WORK REQUIRED:
Extend the passage below on clinical signs of respiratory illness in children, starting right after its final sentence.
** PAGE EXCERPT follows **
Efforts to formalize the assessment of clinical signs in respiratory illness for estimation of disease severity have resulted in numerous clinical scores, for example, for croup,1 bronchiolitis and pneumonia,2 and for asthma.3,4 Clinical signs as the basis of these scores include tachypnea, visibly increased respiratory effort, for example, retractions and use of accessory muscles, reduced breath sound intensity (often referred to as “air entry”), wheezing, relative duration of expiration, cyanosis, and mental status.


The number of breaths per minute is counted by observing chest and abdominal movements or by listening to breaths with a stethoscope. Respiratory rates established by auscultation may be slightly higher than those by observation, particularly when placement of the stethoscope on the chest stimulates the child. Children have higher respiratory rates during wakefulness than during sleep. The range of respiratory rates in a healthy child is wide but narrows when a higher breathing rate is maintained during respiratory illness. Breathing rates are related to age and weight, showing an exponential decrease with increasing age and body mass. Age specific normative data have been established for infants and toddlers5 and for older children6 (Fig. 505-1). Fever and respiratory disease can increase the respiratory rate. In young febrile children tachypnea, that is, a respiratory rate faster than normal, is an important predictive sign for pneumonia when the respiratory rate per minute exceeds 59 in those under 6 months of age, 52 between 6 and 11 months, and 42 between 1 and 2 years.7 Observer agreement on tachypnea is generally good.
** End of PAGE EXCERPT **
** INFORMATION follows **
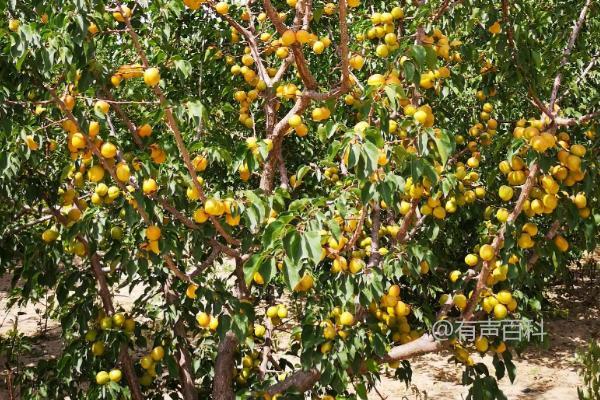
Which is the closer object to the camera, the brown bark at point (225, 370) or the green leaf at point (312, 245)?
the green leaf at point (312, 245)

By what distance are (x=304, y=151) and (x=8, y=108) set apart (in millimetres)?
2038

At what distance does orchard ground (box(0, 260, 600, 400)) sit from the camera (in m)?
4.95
** End of INFORMATION **
** INFORMATION follows **
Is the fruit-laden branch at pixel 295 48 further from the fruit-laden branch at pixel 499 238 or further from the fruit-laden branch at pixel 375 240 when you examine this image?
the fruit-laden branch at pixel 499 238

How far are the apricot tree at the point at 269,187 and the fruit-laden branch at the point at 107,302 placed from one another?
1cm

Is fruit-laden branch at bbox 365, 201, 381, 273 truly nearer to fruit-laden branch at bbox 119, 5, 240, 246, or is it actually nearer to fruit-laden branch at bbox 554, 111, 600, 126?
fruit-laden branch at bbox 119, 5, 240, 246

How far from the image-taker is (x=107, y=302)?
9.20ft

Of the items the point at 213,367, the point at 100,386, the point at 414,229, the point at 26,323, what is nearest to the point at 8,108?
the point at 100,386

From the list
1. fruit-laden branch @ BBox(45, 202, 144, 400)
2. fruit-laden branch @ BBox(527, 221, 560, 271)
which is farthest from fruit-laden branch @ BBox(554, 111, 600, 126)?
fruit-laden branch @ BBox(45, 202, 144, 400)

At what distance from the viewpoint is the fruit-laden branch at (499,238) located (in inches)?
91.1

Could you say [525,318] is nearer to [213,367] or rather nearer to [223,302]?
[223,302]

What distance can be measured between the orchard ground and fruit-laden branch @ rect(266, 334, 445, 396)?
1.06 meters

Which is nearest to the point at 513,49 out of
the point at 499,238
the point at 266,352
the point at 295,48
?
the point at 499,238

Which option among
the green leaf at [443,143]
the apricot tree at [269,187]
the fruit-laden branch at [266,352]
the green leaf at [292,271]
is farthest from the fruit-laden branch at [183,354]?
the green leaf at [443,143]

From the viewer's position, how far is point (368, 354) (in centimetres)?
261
** End of INFORMATION **
ANSWER AREA:
Figure 505-1.
Graphic Jump Location

Normal range of respiratory rates during wakefulness.

(Data from Rusconi FM, Castagneto L, Gagliardi G, et al. 1994. Reference values for respiratory rate in the first 3 years of life. Pediatrics. 1994;94:350-355. Wallis LA, Healy M, Undy MB, Maconochie I. Age related reference ranges for respiration rate and heart rate from 4 to 16 years. Arch Dis Child. 2005;90:1117-1121.)


Increased resistance to airflow can lead to inspiratory retractions of the more compliant parts of the chest. These are most easily visible in young children ...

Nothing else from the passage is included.